Optimization of photoelectric properties of transparent conductive B and Ga co-doped ZnO films for electrochromic applications

Abstract

To improve the performance of electrochromic devices, it is urgently necessary to develop transparent indium-free conductive electrodes with high conductivity and transparency. In this study, thin films of Ga-doped ZnO (GZO) and B–Ga co-doped ZnO (BGZO) were prepared on glass substrates using the plasma-assisted atomic layer deposition (PEALD) technique, and their structural and optoelectronic properties were characterized. It is found that all thin films were consistent with hexagonal fibrous ZnO structure, and the surface morphology of the membrane was homogenous at nanoscale.

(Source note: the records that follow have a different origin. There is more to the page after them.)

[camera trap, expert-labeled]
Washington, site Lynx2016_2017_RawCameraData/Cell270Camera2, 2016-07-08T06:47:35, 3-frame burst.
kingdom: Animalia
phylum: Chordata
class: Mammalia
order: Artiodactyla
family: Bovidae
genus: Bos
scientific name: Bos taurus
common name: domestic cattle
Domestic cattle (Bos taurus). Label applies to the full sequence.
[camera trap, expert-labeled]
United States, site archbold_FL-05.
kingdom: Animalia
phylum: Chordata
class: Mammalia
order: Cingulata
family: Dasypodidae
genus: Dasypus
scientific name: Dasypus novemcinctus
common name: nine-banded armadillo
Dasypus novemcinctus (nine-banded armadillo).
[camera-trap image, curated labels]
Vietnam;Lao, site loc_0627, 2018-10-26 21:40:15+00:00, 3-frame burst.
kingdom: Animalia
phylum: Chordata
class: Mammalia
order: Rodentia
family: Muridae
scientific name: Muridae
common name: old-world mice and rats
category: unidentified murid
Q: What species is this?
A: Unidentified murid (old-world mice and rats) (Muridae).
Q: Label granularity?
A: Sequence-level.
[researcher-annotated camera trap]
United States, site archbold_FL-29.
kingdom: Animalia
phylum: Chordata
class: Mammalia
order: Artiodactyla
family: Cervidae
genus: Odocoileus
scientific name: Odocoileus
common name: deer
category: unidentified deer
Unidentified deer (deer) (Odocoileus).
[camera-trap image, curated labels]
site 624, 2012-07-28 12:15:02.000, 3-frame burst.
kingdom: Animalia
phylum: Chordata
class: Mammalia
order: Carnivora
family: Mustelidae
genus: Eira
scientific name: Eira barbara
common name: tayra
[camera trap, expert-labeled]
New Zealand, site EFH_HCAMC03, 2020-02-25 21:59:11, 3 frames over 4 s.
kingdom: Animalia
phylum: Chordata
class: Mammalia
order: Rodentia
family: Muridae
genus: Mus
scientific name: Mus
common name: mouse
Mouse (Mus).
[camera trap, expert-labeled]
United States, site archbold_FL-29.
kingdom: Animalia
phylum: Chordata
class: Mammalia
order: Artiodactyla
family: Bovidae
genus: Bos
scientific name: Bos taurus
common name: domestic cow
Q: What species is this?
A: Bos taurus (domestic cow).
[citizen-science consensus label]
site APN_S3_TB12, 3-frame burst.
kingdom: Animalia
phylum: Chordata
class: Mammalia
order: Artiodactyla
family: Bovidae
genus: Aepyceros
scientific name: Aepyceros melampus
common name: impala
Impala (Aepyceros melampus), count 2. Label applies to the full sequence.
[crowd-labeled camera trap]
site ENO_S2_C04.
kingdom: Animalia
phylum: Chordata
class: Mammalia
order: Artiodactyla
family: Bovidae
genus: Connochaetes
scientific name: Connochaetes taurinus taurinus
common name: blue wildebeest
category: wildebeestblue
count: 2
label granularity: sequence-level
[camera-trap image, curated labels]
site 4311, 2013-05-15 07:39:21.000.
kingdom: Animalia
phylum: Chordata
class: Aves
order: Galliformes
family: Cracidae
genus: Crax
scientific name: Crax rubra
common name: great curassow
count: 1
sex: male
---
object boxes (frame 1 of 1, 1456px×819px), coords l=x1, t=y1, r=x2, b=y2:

UV spectroscopy analysis showed that the doping of B and Ga elements could increase the transparency of ZnO films. The electrical properties can be remarkably enhanced by doping with B and Ga elements. Further more, tungsten oxide (WO3) was deposited on the as-prepared BGZO films using magnetron sputtering method. We activated the sample by applying voltage and observed a color transition from transparent to dark blue. It has a modulation range of 65 % in the 633 nm spectrum and a coloring efficiency of 37.8 cm2C-1. This work opens up remarkable new opportunities for developing high-performance transparent conductive electrode in electrochromic devices.